Daily Gospel Reflections
Friday, 20 March 2026
Friday of the fourth week of Lent

Today’s Scripture Readings

Wisdom2:1, 12-22
Psalm33:16, 18, 19-21, 23
John7:1-2, 10, 25-30
Gospel Reading

John 7:1-2, 10, 25-30

NRSV
After this Jesus went about in Galilee. He did not wish to go about in Judea because the Jews were looking for an opportunity to kill him. Now the Jewish festival of Booths was near. But after his brothers had gone to the festival, then he also went, not publicly but as it were in secret. Now some of the people of Jerusalem were saying, ‘Is not this the man whom they are trying to kill? And here he is, speaking openly, but they say nothing to him! Can it be that the authorities really know that this is the Messiah? Yet we know where this man is from; but when the Messiah comes, no one will know where he is from.’ Then Jesus cried out as he was teaching in the temple, ‘You know me, and you know where I am from. I have not come on my own. But the one who sent me is true, and you do not know him. I know him, because I am from him, and he sent me.’ Then they tried to arrest him, but no one laid hands on him, because his hour had not yet come.
New Revised Standard Version Bible, copyright © 1989 National Council of the Churches of Christ in the United States of America. Used by permission. All rights reserved worldwide.

Reflection

Growing in Knowledge

Then Jesus cried out as he was teaching in the temple, “You know me, and you know where I am from. I have not come on my own. But the one who sent me is true, and you do not know him. I know him, because I am from him, and he sent me.” Then they tried to arrest him, but no one laid hands on him, because his hour had not yet come. (John 7:28-30)

Seeing is important in Scripture, but so too is knowing. For the Bible, the prime difference between God and the human being is that God knows everything and the human being doesn’t. The human being’s prime task, therefore, is to grow in knowledge without ever thinking we will attain the fullness of knowledge which belongs to God alone.

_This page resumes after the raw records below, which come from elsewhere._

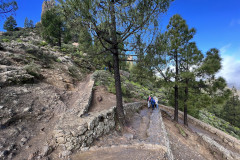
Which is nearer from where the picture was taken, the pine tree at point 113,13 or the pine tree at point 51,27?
the pine tree at point 113,13

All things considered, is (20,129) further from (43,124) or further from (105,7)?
(105,7)

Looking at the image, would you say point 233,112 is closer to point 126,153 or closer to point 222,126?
point 222,126

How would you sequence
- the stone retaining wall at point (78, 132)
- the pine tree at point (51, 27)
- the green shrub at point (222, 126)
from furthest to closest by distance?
1. the pine tree at point (51, 27)
2. the green shrub at point (222, 126)
3. the stone retaining wall at point (78, 132)

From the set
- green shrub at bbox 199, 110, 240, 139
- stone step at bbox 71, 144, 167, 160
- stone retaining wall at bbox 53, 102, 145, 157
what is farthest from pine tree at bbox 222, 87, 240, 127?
stone retaining wall at bbox 53, 102, 145, 157

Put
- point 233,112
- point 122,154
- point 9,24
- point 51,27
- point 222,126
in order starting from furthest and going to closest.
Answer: point 9,24 < point 233,112 < point 51,27 < point 222,126 < point 122,154

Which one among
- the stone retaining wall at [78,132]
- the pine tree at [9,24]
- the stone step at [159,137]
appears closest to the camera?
the stone retaining wall at [78,132]

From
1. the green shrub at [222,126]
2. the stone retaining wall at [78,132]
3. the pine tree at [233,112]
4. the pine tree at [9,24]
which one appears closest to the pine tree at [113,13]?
the stone retaining wall at [78,132]

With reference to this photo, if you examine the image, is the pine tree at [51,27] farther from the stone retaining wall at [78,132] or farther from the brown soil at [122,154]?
the brown soil at [122,154]

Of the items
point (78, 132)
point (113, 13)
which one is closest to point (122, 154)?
point (78, 132)

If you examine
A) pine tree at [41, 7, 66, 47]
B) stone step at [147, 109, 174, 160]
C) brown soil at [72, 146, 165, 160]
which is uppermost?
pine tree at [41, 7, 66, 47]

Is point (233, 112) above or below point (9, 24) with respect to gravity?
below

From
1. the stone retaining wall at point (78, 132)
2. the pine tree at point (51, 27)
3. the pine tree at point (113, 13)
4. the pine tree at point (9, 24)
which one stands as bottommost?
the stone retaining wall at point (78, 132)

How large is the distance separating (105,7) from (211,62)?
7.42m

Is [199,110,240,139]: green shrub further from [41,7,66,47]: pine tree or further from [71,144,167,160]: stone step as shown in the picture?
[41,7,66,47]: pine tree
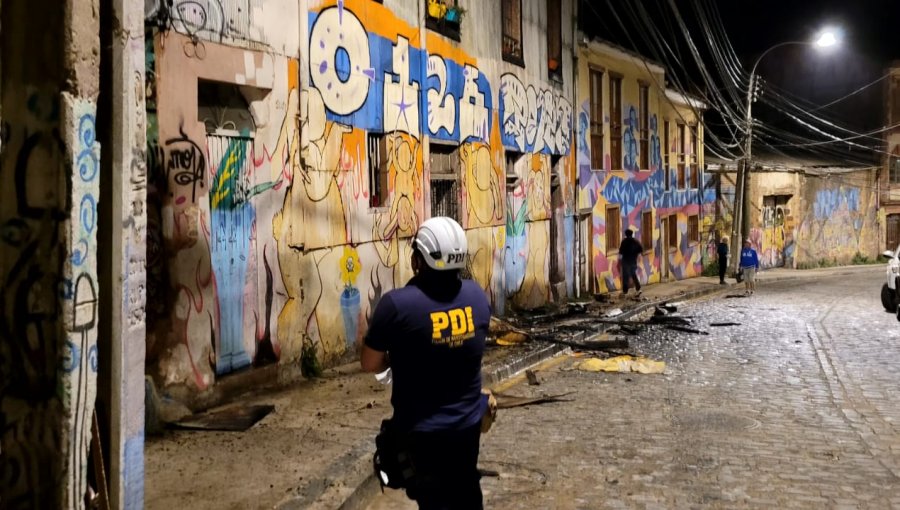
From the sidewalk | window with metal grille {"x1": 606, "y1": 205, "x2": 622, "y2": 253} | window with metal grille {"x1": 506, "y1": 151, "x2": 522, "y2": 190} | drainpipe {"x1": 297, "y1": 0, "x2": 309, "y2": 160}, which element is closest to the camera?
the sidewalk

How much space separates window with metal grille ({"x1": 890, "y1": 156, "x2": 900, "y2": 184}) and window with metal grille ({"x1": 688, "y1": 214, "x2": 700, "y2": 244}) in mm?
14868

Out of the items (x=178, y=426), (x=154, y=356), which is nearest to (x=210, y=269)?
(x=154, y=356)

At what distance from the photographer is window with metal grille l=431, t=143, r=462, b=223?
48.1 ft

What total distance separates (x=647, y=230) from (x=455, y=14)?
1526 centimetres

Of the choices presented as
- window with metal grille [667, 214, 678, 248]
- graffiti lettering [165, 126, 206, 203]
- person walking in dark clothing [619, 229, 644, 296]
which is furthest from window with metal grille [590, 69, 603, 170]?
graffiti lettering [165, 126, 206, 203]

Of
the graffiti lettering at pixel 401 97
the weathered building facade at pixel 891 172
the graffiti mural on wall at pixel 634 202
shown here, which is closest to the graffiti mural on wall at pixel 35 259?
the graffiti lettering at pixel 401 97

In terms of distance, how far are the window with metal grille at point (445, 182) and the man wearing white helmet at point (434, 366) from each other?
1048 centimetres

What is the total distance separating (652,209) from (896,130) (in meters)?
20.8

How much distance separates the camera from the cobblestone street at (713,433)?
6.50m

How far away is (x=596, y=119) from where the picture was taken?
23844 mm

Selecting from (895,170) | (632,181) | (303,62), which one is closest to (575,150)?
(632,181)

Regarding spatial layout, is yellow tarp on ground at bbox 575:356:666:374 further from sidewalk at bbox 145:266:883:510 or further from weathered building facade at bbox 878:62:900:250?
weathered building facade at bbox 878:62:900:250

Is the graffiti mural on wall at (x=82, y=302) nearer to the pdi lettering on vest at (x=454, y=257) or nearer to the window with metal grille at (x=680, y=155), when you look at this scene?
the pdi lettering on vest at (x=454, y=257)

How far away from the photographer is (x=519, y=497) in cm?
642
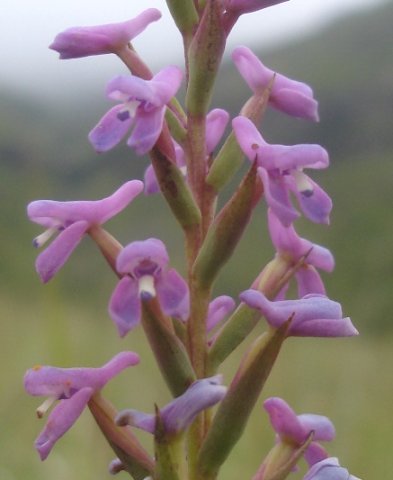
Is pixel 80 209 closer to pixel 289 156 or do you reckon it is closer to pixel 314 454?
pixel 289 156

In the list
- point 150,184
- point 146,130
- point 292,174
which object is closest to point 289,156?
point 292,174

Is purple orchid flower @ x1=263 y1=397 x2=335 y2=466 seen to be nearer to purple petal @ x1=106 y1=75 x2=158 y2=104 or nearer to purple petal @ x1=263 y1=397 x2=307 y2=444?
purple petal @ x1=263 y1=397 x2=307 y2=444

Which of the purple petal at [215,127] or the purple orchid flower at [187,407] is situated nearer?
the purple orchid flower at [187,407]

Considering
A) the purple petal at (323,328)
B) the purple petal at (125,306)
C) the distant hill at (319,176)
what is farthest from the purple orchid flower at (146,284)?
the distant hill at (319,176)

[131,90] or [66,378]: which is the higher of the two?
[131,90]

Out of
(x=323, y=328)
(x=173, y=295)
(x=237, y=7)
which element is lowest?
(x=323, y=328)

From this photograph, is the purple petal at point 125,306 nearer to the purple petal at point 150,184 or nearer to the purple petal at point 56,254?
the purple petal at point 56,254

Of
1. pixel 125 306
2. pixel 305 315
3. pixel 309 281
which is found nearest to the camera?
pixel 125 306

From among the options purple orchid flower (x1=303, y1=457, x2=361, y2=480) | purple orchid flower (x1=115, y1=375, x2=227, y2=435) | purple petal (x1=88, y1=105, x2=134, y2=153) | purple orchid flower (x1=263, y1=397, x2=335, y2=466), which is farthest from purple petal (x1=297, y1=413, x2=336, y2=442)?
purple petal (x1=88, y1=105, x2=134, y2=153)
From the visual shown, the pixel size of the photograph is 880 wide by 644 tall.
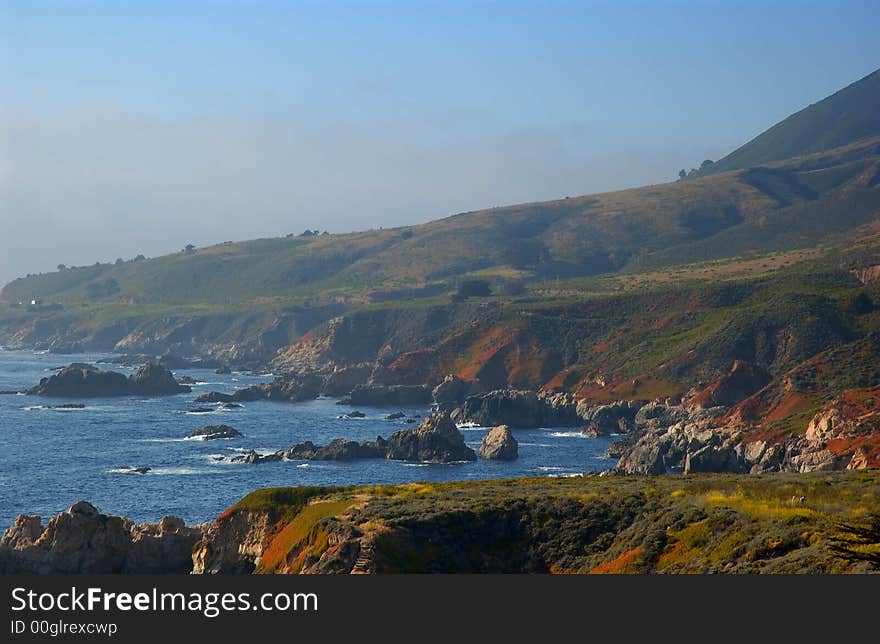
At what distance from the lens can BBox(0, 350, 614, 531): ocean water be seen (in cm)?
11112

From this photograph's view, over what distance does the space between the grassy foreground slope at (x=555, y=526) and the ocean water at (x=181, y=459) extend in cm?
3369

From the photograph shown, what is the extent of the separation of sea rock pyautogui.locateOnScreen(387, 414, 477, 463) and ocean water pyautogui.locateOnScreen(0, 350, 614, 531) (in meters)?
2.78

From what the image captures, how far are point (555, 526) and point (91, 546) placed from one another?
97.5 ft

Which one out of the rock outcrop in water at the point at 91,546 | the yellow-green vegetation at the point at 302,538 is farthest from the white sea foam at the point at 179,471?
the yellow-green vegetation at the point at 302,538

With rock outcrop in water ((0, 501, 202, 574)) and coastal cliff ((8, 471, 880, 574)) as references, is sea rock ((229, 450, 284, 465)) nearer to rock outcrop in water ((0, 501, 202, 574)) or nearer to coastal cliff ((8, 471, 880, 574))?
coastal cliff ((8, 471, 880, 574))

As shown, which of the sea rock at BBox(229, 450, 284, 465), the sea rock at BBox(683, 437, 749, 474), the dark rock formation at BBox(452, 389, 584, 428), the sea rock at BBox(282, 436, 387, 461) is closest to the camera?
the sea rock at BBox(683, 437, 749, 474)

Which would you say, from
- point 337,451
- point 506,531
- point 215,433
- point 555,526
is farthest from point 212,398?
point 555,526

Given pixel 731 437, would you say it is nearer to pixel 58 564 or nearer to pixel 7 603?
pixel 58 564

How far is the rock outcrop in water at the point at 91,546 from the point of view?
72.8 metres

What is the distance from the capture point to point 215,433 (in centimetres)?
15350

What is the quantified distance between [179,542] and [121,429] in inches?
3530

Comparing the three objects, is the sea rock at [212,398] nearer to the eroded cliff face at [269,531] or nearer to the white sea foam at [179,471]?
the white sea foam at [179,471]

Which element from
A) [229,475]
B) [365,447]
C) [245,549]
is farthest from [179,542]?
[365,447]

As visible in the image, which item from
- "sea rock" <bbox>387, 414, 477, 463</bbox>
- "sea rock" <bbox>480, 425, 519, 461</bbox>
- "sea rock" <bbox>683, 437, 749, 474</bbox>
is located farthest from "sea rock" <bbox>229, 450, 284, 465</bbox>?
"sea rock" <bbox>683, 437, 749, 474</bbox>
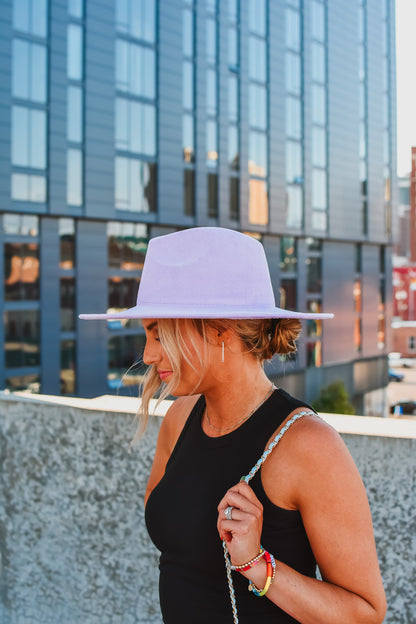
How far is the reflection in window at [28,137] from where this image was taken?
2098 cm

And we can only grow in knowledge if we listen to God who wants to share his knowledge with us.

The murderers say of the righteous man: “He professes to have knowledge of God” (Wisdom 2:13); and that knowledge is at the heart of true righteousness. But the Book of Wisdom says of the murderers: “They did not know the secret purposes of God” (Wisdom 2:12, 22). That kind of ignorance is where their troubles start. They think they know, but they know nothing.

Those who try to arrest Jesus think they know him, but they know nothing of who he really is. He is the one who knows, and he knows them through and through, just as he knows us far better than we know ourselves. Jesus also appears as the one who’s as much in control as he is in the know. His opponents think they’re in control, but they’re not: Jesus is. He will decide when the time has come for his arrest and execution.